Value Network Explained
If the Policy Network tells AlphaGo "where to play next," the Value Network answers a more fundamental question:
"Will I win this game?"
What is the Value Network?
Core Function
The Value Network is a deep convolutional neural network whose task is:
Given the current board state, predict the final win probability
Mathematically expressed:
v = f_θ(s)
Where:
s: Current board statef_θ: Value Network (θ represents network parameters)v: A value between -1 and +1
Output Interpretation
| Output Value | Meaning |
|---|---|
| +1 | Current player wins for certain |
| +0.5 | Current player has ~75% win rate |
| 0 | Equal chances for both sides |
| -0.5 | Current player has ~25% win rate |
| -1 | Current player loses for certain |
Why a Single Value?
Comparing Different Options
When playing Go, we often need to choose among multiple options. The Value Network makes this comparison simple:
Option A position value: 0.3
Option B position value: 0.5
Option C position value: 0.2
→ Choose B (highest value)
Without a single value, how would we compare "capturing an opponent's group" versus "surrounding a large territory"?
Replacing Extensive Simulations
In traditional Monte Carlo Tree Search, evaluating a position requires random rollouts:
- Start from current position
- Both sides play randomly until game ends
- Record win/loss
- Repeat thousands of times, calculate win rate
This is very slow. The Value Network can provide an evaluation with a single forward pass, orders of magnitude faster.

Items listed in a dataset:
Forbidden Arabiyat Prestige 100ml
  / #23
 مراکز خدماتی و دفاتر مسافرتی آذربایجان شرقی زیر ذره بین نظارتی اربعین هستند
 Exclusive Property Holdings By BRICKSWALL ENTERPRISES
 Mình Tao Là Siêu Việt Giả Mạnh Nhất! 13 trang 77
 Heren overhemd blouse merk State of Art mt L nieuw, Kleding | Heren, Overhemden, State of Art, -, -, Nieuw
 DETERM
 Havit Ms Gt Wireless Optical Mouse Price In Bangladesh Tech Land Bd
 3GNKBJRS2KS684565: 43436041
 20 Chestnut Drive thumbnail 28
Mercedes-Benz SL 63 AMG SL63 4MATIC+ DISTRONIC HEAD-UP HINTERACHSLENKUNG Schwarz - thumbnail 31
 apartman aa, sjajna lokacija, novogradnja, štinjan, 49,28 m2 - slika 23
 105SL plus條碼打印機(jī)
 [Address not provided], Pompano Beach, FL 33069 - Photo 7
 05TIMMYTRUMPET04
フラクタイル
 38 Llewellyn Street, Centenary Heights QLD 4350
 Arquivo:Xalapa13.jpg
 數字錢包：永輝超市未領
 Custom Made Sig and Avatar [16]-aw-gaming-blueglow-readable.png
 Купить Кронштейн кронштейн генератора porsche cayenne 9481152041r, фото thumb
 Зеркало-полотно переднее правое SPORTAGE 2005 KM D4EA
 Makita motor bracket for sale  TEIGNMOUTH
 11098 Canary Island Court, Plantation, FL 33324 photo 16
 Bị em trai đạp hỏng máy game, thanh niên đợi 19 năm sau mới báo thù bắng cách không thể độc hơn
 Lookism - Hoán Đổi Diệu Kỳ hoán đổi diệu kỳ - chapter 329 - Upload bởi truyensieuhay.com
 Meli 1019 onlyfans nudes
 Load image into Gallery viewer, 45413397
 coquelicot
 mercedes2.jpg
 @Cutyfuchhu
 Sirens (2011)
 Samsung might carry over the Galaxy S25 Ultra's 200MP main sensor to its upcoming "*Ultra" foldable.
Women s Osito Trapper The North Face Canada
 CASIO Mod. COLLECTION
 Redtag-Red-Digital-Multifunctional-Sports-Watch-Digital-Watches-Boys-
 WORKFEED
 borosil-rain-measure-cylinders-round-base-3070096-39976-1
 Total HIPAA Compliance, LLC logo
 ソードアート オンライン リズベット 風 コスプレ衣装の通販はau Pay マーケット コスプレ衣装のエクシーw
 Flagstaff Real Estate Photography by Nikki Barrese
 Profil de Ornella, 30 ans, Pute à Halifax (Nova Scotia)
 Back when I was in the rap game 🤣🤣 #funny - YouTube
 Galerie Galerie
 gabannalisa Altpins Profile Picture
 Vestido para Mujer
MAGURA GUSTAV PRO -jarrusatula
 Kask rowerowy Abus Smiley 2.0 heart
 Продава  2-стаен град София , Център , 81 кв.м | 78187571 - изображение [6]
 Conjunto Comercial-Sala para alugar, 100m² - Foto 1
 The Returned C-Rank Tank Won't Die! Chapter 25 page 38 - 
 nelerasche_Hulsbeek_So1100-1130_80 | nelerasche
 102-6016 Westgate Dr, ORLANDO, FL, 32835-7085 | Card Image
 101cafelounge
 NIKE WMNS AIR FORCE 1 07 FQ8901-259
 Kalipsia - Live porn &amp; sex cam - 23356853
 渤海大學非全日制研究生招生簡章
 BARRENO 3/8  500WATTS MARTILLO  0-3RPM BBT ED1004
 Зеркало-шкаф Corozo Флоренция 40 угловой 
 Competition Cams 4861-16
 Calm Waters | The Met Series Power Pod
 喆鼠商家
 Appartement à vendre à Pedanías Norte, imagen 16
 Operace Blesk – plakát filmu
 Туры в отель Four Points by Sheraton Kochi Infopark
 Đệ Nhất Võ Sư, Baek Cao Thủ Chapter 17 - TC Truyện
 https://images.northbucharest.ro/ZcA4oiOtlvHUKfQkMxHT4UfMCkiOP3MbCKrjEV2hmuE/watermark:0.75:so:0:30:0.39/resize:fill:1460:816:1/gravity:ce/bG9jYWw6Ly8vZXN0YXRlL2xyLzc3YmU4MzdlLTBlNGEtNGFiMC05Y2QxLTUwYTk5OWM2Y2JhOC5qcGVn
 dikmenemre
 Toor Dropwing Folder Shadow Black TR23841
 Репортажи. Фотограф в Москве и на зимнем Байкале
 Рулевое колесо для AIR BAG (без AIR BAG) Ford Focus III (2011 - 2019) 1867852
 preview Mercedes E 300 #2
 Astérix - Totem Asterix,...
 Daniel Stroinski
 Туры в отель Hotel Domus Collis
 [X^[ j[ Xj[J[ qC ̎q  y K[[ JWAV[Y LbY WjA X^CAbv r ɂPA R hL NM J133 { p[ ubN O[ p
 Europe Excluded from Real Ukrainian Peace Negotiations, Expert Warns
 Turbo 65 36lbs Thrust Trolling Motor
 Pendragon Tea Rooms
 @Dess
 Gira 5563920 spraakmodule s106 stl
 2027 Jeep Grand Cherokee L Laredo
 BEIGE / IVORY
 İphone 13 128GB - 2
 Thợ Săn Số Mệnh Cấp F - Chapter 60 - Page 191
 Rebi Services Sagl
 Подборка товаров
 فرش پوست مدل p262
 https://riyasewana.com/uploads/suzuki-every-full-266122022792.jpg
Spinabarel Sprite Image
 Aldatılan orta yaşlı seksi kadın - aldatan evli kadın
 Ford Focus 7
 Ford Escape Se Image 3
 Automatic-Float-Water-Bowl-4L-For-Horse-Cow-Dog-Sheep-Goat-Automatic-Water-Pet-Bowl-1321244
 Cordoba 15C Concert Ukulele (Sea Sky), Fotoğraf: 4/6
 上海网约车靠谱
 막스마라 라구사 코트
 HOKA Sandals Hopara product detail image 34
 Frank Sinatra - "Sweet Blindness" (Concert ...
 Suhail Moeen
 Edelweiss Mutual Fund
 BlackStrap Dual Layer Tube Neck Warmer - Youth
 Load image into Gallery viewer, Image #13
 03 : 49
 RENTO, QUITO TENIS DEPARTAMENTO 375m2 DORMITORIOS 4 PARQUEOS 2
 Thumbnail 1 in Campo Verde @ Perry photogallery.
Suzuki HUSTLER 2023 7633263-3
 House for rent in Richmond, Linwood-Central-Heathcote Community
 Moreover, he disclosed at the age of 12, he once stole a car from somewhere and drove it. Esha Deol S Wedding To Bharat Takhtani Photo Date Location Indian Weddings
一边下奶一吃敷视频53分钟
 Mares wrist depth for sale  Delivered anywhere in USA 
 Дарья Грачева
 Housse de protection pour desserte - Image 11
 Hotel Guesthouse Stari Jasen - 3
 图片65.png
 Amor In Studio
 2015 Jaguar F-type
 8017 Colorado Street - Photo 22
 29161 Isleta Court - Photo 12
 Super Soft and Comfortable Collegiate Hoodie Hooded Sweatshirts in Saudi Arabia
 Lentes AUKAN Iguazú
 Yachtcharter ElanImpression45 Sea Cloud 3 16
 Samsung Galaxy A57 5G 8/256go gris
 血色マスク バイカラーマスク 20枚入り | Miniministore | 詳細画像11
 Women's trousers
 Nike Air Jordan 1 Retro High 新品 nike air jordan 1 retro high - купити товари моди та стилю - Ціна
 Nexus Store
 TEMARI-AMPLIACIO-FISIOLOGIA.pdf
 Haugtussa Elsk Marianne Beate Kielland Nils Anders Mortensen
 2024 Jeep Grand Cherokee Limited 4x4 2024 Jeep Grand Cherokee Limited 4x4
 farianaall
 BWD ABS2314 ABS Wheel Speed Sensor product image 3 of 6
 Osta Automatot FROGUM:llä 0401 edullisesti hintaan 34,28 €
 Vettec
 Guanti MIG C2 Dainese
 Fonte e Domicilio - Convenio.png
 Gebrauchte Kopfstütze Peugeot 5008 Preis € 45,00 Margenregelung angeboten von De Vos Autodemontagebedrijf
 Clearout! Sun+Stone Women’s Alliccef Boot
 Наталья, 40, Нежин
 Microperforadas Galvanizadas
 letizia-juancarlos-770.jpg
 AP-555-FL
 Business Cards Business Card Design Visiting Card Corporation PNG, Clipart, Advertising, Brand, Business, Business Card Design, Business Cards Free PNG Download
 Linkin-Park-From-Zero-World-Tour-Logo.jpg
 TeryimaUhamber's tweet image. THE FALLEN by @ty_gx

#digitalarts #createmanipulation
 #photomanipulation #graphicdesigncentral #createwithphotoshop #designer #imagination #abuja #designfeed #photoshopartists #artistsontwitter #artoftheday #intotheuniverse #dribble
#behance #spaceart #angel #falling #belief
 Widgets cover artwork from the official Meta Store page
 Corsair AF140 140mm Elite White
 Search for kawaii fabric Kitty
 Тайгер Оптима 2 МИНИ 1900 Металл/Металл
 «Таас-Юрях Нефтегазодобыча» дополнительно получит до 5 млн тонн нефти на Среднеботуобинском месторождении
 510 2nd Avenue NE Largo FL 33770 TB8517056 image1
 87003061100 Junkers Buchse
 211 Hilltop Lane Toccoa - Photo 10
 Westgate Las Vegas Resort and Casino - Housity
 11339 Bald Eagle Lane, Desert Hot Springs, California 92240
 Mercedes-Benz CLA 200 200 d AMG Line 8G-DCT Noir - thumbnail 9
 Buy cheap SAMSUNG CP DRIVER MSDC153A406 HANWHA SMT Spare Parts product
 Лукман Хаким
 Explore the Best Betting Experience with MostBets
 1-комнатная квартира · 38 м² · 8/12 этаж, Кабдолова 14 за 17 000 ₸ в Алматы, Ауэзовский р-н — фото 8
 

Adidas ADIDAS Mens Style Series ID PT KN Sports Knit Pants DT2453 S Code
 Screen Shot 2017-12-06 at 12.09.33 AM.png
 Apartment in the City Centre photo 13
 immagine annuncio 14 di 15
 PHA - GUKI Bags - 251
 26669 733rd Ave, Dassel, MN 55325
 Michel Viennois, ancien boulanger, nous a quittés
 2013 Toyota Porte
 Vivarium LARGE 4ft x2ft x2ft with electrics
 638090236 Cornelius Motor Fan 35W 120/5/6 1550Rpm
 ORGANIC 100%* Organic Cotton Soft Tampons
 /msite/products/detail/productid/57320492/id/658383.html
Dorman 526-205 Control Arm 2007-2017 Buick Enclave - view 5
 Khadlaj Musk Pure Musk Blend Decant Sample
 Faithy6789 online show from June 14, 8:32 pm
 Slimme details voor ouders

Problem details: Write out the part of the Value Network explainer that starts with "Value Network Explained" and goes on through "the Value Network?", word for word.

Answer to the problem:
Value Network Explained
If the Policy Network tells AlphaGo "where to play next," the Value Network answers a more fundamental question:
"Will I win this game?"
What is the Value Network?